The Result you get back keeps the upstream failure in result.origin, and result.thrown_failure? is true when you echoed a failure. More detail in Result - Chain Analysis.

Note

throw! accepts a Result or a raw CMDx::Signal. If the input is not failed, it is a no-op. Handy when you want to forward a halt without unpacking it yourself.

Best Practices

Specific reasons make everyone's life easier: they land on result.reason, in Fault#message, and in logs.

# Best: specific reason + structured metadata
fail!("File format not supported by processor", code: "FORMAT_UNSUPPORTED")

# Good: clear reason
skip!("Document processing paused for compliance review")

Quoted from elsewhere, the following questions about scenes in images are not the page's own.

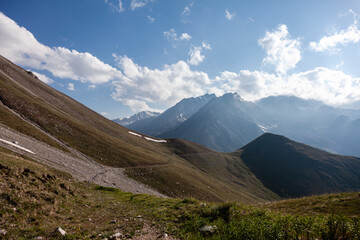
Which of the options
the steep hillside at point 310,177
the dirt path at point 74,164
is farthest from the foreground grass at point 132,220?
the steep hillside at point 310,177

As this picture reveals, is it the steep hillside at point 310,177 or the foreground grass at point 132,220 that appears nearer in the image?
the foreground grass at point 132,220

# Avoid: nil reason (Fault#message falls back to localized cmdx.reasons.unspecified)
skip!
fail!

Manual Errors

You can also push errors onto task.errors as you go. If any are still there when work returns, the runtime turns that into a failed signal for you — no explicit fail! needed.

class ProcessRenewal < CMDx::Task
  def work
    document = Document.find(context.document_id)
    errors.add(:document, "is not renewable") if document.nonrenewable?
    document.renew! if errors.empty?
  end
end

See Outcomes - Errors for the full errors API.